===== INPUT RECORDS

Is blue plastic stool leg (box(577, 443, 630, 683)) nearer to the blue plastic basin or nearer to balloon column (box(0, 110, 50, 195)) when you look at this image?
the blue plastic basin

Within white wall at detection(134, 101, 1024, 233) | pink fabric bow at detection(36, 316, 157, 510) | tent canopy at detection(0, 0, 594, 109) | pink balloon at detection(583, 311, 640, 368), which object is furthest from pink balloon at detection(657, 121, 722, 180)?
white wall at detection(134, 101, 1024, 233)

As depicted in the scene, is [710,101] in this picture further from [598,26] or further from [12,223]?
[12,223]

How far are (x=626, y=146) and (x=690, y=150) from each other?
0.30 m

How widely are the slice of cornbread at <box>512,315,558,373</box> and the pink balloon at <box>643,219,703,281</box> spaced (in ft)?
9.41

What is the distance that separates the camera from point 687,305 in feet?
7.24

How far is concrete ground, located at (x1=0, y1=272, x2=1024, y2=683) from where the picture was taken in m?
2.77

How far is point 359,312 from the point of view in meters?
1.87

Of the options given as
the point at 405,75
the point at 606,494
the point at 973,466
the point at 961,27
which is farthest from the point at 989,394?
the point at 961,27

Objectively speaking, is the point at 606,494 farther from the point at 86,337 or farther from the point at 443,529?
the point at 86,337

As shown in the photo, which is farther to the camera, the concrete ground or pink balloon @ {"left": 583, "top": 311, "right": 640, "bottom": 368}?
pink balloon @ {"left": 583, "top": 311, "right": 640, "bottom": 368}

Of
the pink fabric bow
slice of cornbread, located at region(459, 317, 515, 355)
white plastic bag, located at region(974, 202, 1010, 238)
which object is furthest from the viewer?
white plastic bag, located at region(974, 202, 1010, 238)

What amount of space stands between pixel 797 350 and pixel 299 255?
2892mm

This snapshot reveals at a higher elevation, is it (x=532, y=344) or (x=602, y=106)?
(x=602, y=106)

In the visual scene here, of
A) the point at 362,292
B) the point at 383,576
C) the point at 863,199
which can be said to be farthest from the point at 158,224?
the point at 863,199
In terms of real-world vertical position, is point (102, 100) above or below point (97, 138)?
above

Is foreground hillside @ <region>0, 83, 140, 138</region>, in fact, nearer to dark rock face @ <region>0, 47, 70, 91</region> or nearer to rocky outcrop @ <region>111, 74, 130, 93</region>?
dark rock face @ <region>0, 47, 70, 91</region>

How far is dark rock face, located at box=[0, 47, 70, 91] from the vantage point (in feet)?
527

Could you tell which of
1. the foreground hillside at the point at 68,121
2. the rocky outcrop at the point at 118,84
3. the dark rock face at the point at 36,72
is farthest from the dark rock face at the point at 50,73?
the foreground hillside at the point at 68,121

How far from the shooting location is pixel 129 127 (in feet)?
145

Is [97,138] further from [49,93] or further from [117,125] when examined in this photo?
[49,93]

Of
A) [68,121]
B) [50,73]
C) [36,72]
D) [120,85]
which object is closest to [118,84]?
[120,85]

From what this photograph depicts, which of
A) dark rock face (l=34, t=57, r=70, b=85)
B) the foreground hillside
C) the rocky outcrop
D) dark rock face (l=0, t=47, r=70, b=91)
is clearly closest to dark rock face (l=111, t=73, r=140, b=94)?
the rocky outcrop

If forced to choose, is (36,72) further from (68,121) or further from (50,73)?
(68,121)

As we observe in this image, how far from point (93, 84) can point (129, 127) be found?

==========

» OBJECTIVE: Reproduce all of the material above line for line, changing nothing.

» EXERCISE RESULT:
Is blue plastic stool leg (box(577, 443, 630, 683)) nearer to the blue plastic basin or nearer to balloon column (box(0, 110, 50, 195)) when you look at this image?
the blue plastic basin

Within white wall at detection(134, 101, 1024, 233) | pink fabric bow at detection(36, 316, 157, 510) | tent canopy at detection(0, 0, 594, 109) | pink balloon at detection(583, 311, 640, 368), which object is furthest from pink balloon at detection(657, 121, 722, 180)?
white wall at detection(134, 101, 1024, 233)

As depicted in the scene, is [710,101] in this picture further from [598,26] or further from [12,223]?
[12,223]

How far are (x=626, y=146) and (x=690, y=150) from each other?
0.30 m

How widely are the slice of cornbread at <box>512,315,558,373</box> and the pink balloon at <box>643,219,703,281</box> spaced (in ft)?
9.41

What is the distance that separates the camera from point 687,305 in feet?
7.24

How far is concrete ground, located at (x1=0, y1=272, x2=1024, y2=683) from where the picture was taken in m?
2.77

How far is point 359,312 from the point of view in meters?
1.87

Of the options given as
the point at 405,75
the point at 606,494
the point at 973,466
the point at 961,27
which is farthest from the point at 989,394?
the point at 961,27

Objectively speaking, is the point at 606,494 farther from the point at 86,337 or farther from the point at 443,529?
the point at 86,337

As shown in the photo, which is farther to the camera, the concrete ground or pink balloon @ {"left": 583, "top": 311, "right": 640, "bottom": 368}?
pink balloon @ {"left": 583, "top": 311, "right": 640, "bottom": 368}

Of
the pink fabric bow
slice of cornbread, located at region(459, 317, 515, 355)
white plastic bag, located at region(974, 202, 1010, 238)
which object is furthest from the viewer?
white plastic bag, located at region(974, 202, 1010, 238)

What amount of space stands between pixel 797 350 and pixel 299 255?
2892mm

This snapshot reveals at a higher elevation, is it (x=532, y=344) or (x=602, y=106)?
(x=602, y=106)

In the visual scene here, of
A) the point at 362,292
B) the point at 383,576
C) the point at 863,199
which can be said to be farthest from the point at 158,224?
the point at 863,199
In terms of real-world vertical position, is point (102, 100) above or below point (97, 138)?
above

Is foreground hillside @ <region>0, 83, 140, 138</region>, in fact, nearer to dark rock face @ <region>0, 47, 70, 91</region> or nearer to rocky outcrop @ <region>111, 74, 130, 93</region>?
dark rock face @ <region>0, 47, 70, 91</region>

How far is dark rock face, located at box=[0, 47, 70, 91] from the vantage point (in feet)?
527

Could you tell which of
1. the foreground hillside at the point at 68,121
2. the rocky outcrop at the point at 118,84
3. the dark rock face at the point at 36,72
is farthest from the dark rock face at the point at 50,73?
the foreground hillside at the point at 68,121

How far from the shooting location is pixel 129 127 (in feet)?
145

Is [97,138] further from [49,93] or further from [117,125] when examined in this photo?
[49,93]

Of
A) [68,121]
B) [50,73]
C) [36,72]
D) [120,85]
which object is closest to [118,84]?
[120,85]

From what this photograph depicts, which of
A) dark rock face (l=34, t=57, r=70, b=85)
B) the foreground hillside
C) the rocky outcrop
D) dark rock face (l=0, t=47, r=70, b=91)
is clearly closest to dark rock face (l=111, t=73, r=140, b=94)?
the rocky outcrop

If forced to choose, is (36,72) further from (68,121) or further from (50,73)?
(68,121)

As we observe in this image, how far from point (93, 84) can point (129, 127) be found?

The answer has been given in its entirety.